The Embassy of Colombia in London is the diplomatic mission of the Republic of Colombia in the United Kingdom. It is headed by the Ambassador of Colombia to the United Kingdom. It is located in the Knightsbridge district in a building it shares with the Embassy of Ecuador, near Harrods, Hyde Park, and Hans Place, precisely at 3 Hans Crescent at the intersection of Basil Street, and it is serviced by Knightsbridge station.

About
The embassy is charged with representing the interests of the President and Government of Colombia, improving diplomatic relations between Colombia and the accredited countries, promoting and improving the image and standing of Colombia in the accredited nations, promoting the Culture of Colombia, encouraging and facilitating tourism to and from Colombia, and ensuring the safety of Colombians abroad.

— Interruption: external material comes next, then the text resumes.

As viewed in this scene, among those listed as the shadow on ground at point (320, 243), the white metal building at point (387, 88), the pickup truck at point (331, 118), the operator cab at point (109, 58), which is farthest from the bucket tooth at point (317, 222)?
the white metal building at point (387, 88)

The structure that houses the embassy is a white stucco-fronted red-brick building. The embassy is a suite of rooms occupying part of the ground floor of the building, which has been described as an "apartment block".

Colombia also maintains a number of other buildings in the city: a consulate at 35 Portland Place, Marylebone, a Commercial Section at 2 Conduit Street, Mayfair and a Military, Naval & Police Attaché's Office at 83 Victoria Street, Victoria.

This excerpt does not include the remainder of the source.